Although the literature on risk compensation around mask use is sparse and of somewhat mixed quality, studies relying on field experiments—a method particularly well-suited to evaluate behavioral influences in naturally occurring settings50—tend to reject the risk compensations hypothesis14,15,16,17. The current observational and experimental studies—examining both voluntary and mandatory mask settings—also rejected this hypothesis. As such, our findings add valuable information to the literature suggesting that face mask-wearing is not likely to lead to a reduction in social distancing compliance or an increase in crowding levels due to a false sense of security. With accumulating evidence that mask-wearing is efficient in reducing the spread of coronavirus51, the current results add to the view that this beneficial mask effect is unlikely to be “canceled out” by an adverse risk compensation effect of masks-wearing in public settings.

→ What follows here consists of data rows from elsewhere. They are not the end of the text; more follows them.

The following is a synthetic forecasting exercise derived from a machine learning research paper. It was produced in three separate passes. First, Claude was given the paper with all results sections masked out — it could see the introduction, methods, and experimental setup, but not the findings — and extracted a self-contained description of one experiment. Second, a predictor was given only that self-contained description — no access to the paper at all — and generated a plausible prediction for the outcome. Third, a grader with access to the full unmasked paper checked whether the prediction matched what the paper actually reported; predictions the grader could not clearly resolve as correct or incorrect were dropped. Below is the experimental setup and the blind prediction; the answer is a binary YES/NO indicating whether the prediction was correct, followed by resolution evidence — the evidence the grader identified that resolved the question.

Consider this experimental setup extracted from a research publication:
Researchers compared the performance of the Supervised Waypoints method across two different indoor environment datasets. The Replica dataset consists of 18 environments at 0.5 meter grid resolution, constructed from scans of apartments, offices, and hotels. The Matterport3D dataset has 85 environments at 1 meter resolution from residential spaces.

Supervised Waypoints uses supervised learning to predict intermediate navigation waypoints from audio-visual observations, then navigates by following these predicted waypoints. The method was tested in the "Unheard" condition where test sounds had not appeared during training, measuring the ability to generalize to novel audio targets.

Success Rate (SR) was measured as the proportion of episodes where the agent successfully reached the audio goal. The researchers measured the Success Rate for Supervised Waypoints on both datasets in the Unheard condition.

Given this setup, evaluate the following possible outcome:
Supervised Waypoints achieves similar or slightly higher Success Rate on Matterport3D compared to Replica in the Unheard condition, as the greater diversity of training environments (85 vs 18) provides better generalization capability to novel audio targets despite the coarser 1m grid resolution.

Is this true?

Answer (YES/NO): NO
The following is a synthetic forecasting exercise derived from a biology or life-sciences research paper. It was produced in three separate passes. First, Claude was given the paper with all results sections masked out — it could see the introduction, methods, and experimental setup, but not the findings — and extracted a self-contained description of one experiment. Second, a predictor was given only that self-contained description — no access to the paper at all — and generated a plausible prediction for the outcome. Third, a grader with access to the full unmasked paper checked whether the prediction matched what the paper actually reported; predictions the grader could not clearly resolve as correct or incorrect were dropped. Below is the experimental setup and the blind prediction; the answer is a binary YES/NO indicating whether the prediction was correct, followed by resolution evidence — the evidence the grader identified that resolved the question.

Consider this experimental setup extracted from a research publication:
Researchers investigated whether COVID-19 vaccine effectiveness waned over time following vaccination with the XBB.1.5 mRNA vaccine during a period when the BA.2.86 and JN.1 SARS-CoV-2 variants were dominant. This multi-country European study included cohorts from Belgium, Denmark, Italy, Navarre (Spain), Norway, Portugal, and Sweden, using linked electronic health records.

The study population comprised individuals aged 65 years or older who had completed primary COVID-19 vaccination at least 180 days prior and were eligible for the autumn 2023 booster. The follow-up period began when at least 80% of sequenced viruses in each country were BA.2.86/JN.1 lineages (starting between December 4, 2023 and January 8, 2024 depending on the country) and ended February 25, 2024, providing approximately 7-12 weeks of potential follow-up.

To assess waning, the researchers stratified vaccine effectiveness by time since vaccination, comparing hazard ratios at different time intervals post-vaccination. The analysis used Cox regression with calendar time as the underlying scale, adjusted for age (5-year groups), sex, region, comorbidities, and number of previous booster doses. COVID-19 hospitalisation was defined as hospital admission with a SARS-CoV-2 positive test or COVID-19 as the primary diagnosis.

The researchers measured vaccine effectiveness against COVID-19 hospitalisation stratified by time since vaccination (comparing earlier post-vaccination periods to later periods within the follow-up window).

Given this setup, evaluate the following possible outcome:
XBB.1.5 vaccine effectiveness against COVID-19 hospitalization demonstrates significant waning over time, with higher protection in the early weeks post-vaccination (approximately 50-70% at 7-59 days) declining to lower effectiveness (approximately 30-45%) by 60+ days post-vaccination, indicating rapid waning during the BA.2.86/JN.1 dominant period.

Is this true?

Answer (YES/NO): NO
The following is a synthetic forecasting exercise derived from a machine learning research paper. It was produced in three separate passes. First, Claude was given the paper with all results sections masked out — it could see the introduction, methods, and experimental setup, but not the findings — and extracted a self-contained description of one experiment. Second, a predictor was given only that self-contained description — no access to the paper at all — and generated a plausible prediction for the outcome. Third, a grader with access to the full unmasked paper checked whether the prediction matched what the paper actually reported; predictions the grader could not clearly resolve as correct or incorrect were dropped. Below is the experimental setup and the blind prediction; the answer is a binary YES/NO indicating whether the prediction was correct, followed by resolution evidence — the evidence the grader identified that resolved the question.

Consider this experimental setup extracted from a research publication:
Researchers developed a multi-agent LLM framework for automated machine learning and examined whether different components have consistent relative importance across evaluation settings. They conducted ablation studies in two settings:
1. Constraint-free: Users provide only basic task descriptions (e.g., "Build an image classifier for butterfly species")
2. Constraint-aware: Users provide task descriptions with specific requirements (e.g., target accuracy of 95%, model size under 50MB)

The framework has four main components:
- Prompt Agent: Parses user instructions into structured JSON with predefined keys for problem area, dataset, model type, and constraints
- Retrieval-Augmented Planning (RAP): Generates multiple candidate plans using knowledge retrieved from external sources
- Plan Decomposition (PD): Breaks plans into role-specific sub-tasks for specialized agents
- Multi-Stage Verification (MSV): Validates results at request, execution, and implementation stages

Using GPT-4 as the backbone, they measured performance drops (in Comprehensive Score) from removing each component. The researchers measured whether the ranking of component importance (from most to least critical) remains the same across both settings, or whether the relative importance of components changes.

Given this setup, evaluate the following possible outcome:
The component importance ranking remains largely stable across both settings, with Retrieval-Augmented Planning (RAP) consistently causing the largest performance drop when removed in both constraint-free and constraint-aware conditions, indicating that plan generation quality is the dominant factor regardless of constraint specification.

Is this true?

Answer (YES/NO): NO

As an alternative to a risk-compensation explanation of social distancing, the current results suggest—in line with prior research32,33—that social distancing violations are chiefly predicted by crowding. That is, when citizens move through crowded public places, it is more challenging to keep the desired 1.5 m distance to other people. This result indicates that the literature has been overly focused on individual-level predictors of social distancing violations (e.g., risk compensation, age, norms) at the expense of analyzing the “situational opportunity” for violations afforded by people crowding26. A practical implication of this argument is that COVID-19 interventions towards social distancing violations may find utility in crowd control52 and in targeting infrastructural surroundings that shape public crowding53. In doing so, however, it should be kept in mind that the risk of coronavirus transmission is lower in outdoor than indoor settings54. As such, crowd control interventions may be most relevant for enclosed semi-public places (e.g., train stations, shopping malls) where some prior research also finds that crowding decreases interpersonal distance55.

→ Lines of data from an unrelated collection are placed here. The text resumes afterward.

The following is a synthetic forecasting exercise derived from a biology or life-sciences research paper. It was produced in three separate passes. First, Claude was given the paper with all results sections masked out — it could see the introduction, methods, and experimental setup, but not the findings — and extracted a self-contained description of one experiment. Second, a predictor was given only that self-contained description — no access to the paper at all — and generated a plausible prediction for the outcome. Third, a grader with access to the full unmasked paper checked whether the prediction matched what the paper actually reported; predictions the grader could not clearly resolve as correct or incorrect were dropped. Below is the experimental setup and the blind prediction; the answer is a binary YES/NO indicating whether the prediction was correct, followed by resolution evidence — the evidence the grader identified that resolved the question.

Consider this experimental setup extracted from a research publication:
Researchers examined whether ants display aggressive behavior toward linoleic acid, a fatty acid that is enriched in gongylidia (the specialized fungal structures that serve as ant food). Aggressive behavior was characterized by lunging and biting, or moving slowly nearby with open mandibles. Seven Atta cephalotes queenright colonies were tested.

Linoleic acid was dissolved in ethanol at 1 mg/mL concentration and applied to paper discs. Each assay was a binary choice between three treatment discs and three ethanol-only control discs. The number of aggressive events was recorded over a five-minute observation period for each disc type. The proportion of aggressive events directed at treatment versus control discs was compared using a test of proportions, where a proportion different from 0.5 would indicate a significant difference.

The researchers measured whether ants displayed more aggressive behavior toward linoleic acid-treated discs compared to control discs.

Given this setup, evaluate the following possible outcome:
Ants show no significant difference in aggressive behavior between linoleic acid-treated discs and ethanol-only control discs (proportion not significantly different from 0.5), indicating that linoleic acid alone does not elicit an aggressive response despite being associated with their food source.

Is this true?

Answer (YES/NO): YES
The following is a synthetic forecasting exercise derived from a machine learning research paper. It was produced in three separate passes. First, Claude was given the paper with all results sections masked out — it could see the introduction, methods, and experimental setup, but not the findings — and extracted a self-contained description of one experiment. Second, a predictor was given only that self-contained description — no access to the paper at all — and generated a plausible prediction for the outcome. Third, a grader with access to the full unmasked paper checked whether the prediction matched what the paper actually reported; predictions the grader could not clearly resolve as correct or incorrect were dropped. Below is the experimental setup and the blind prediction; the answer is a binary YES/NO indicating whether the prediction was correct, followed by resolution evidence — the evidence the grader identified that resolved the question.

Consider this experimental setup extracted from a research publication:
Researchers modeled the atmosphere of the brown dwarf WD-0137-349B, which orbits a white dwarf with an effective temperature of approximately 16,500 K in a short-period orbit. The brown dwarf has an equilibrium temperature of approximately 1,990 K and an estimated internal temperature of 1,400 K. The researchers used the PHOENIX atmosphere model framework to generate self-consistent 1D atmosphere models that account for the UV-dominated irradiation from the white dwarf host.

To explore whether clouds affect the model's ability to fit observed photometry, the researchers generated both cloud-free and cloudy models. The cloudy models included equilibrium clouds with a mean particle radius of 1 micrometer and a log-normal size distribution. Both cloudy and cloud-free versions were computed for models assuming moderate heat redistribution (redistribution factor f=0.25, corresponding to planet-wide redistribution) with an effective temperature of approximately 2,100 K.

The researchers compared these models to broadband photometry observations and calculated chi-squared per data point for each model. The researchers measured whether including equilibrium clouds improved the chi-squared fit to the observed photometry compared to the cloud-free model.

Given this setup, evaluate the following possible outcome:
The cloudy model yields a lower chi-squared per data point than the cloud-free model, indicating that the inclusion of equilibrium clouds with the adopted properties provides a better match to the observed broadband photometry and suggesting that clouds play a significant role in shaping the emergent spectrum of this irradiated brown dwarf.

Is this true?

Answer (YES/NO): NO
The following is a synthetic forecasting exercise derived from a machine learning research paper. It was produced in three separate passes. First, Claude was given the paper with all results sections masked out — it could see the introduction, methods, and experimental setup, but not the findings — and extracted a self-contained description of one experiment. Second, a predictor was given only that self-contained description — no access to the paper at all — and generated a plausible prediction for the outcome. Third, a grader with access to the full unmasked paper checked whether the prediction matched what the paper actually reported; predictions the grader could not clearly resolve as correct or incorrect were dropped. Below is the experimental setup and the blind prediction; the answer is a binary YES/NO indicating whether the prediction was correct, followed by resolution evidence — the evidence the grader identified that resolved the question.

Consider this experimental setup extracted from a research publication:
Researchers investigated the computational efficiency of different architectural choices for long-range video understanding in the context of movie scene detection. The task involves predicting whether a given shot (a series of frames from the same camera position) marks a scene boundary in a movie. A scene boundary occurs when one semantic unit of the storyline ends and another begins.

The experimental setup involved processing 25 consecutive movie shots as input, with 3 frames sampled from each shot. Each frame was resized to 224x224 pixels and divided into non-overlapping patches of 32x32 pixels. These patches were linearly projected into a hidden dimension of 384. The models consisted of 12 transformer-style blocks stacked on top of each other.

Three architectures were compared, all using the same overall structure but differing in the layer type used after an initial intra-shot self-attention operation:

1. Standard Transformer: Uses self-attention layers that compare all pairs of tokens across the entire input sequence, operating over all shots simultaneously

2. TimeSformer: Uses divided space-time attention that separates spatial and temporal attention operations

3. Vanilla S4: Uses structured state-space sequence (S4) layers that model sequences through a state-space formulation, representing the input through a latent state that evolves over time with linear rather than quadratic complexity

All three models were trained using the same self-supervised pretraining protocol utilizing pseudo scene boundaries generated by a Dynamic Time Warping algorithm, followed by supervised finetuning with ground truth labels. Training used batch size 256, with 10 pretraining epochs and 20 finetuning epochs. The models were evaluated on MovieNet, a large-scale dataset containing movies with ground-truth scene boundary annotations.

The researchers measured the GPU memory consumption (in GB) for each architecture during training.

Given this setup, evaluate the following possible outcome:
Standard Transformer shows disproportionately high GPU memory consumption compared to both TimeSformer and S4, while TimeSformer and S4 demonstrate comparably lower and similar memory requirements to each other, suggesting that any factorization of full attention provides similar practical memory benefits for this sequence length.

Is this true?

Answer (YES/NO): NO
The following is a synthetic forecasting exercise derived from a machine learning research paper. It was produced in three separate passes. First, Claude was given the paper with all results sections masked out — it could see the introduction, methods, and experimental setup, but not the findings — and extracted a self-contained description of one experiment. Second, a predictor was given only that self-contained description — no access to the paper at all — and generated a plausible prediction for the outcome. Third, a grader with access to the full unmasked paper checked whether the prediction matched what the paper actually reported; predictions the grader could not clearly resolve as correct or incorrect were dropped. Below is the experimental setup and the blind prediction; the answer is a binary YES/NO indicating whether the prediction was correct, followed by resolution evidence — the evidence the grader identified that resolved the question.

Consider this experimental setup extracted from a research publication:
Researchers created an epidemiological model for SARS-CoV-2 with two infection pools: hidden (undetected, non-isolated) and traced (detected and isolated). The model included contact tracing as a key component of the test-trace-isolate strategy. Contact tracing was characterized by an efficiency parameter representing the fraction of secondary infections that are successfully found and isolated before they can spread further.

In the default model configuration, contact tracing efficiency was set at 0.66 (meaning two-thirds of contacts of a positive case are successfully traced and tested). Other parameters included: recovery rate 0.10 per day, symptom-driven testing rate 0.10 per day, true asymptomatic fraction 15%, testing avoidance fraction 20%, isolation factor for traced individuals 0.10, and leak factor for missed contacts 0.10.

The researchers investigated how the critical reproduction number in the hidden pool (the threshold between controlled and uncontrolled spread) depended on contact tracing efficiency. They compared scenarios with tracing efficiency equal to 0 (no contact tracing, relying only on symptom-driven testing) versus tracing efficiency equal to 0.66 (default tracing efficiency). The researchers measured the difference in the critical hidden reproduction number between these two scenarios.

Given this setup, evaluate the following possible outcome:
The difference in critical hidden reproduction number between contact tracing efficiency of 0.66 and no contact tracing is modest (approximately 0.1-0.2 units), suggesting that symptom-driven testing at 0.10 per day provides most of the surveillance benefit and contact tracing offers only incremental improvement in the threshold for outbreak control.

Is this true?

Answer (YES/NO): NO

A limitation of the current study is that we do not distinguish whether it is the potential mask-wearer or their counterparts who have the primary role in stepping over the 1.5 m distancing threshold. This issue arises because both parties were often moving, i.e., in contrast to field experimental studies exploiting how the test subjects moved with a certain distance towards a masked or unmasked confederate standing in a queue15. Another limitation is the between-subject design—especially in the non-experimental Study 1—which cannot separate the effect of mask-wearing from the potential selection-effect that mask-wearers are more (or less) conscientious persons and willing to distance. For example, the willingness to distance varies for some persons across the pandemic56, as plausibly indicated by the circumstance that the compliance level was higher during the first wave (Study 1) than during the second wave (Study 2).

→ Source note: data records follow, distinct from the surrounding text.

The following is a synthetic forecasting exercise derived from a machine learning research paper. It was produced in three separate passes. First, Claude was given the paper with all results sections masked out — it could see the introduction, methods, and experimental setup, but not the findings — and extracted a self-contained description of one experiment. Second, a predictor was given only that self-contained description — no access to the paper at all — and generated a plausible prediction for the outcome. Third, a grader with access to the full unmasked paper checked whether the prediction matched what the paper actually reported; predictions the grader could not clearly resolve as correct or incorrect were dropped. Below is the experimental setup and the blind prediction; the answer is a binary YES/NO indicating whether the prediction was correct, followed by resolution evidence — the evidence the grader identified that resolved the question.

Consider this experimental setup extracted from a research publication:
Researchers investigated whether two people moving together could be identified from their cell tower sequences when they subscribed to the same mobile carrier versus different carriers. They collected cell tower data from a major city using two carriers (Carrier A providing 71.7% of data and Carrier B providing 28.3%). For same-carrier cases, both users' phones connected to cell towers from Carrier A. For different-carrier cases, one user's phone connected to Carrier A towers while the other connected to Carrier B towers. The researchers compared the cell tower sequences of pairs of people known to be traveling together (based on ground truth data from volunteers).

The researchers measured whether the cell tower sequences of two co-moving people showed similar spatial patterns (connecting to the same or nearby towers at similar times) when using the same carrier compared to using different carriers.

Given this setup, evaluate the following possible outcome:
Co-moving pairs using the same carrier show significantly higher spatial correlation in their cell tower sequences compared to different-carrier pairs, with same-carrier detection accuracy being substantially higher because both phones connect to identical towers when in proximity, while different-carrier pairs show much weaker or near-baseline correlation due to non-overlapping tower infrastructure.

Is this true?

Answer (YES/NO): NO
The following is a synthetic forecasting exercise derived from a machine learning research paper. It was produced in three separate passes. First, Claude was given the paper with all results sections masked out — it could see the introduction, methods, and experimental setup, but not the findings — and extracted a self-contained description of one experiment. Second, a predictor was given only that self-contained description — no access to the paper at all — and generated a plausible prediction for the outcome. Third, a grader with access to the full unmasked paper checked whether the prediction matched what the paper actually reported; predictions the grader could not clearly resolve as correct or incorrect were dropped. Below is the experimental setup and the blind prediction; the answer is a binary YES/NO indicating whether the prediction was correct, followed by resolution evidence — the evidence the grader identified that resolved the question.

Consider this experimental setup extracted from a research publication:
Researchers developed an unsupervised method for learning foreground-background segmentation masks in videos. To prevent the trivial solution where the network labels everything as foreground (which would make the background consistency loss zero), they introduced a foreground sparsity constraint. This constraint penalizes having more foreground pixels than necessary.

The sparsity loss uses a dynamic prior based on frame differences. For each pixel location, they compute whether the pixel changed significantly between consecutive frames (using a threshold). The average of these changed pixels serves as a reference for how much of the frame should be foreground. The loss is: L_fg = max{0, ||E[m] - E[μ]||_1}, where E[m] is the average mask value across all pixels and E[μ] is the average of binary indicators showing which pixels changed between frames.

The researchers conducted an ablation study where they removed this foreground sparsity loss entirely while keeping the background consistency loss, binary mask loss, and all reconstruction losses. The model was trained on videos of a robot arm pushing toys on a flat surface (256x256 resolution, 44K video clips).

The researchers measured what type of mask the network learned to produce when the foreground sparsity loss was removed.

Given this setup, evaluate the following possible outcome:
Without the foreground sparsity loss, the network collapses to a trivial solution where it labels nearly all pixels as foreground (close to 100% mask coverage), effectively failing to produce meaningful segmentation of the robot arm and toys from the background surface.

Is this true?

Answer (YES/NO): YES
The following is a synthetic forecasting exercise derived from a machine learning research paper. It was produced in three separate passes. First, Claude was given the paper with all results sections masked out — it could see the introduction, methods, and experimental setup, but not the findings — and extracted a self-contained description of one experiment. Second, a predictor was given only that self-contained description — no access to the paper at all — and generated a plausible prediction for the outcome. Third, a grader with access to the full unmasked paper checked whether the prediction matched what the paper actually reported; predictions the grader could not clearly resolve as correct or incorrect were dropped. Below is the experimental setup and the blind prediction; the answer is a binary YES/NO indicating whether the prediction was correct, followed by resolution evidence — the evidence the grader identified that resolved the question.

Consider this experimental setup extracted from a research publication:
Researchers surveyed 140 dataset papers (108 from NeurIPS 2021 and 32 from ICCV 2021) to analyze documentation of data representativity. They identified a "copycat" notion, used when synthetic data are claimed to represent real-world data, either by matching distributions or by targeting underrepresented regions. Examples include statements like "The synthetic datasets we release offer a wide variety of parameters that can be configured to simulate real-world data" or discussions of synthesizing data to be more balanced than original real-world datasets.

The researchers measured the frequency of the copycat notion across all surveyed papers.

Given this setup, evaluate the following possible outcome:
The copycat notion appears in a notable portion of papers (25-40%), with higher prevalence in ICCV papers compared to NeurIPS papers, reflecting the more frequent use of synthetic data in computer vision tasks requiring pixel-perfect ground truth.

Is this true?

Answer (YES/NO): NO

Further, we acknowledge the quasi-experimental nature of Study 2, with a non-random assignment of the area-based treatment and, thus, an inflated risk that our results are affected by unaccounted confounders. Note, however, that the analysis did account for a potential key confounder—i.e., crowding—that we identified in our observational analyses. We also acknowledge that our experimental approach is constrained by a short follow-up period of four weeks and that the reported null findings may be due to an insufficiently powerful treatment, as indicated by the only partially successful manipulation check. Finally, it should be mentioned that the null results of the difference-in-differences analyses may be due to us underestimating how large a sample should be to identify interaction effects (i.e., around four times larger than the main effects57). As such, these tests were de facto powered to identify ‘medium’-sized interaction effects (rather than a ‘small’-sized main effects as planned). This, in turn, may have inflated the false-negative error risk of the difference-in-differences analyses.

In conclusion, the current studies provided observational and natural-experimental evidence that mask-wearing does not reduce social distancing or increase crowding, neither under voluntary nor mandatory conditions.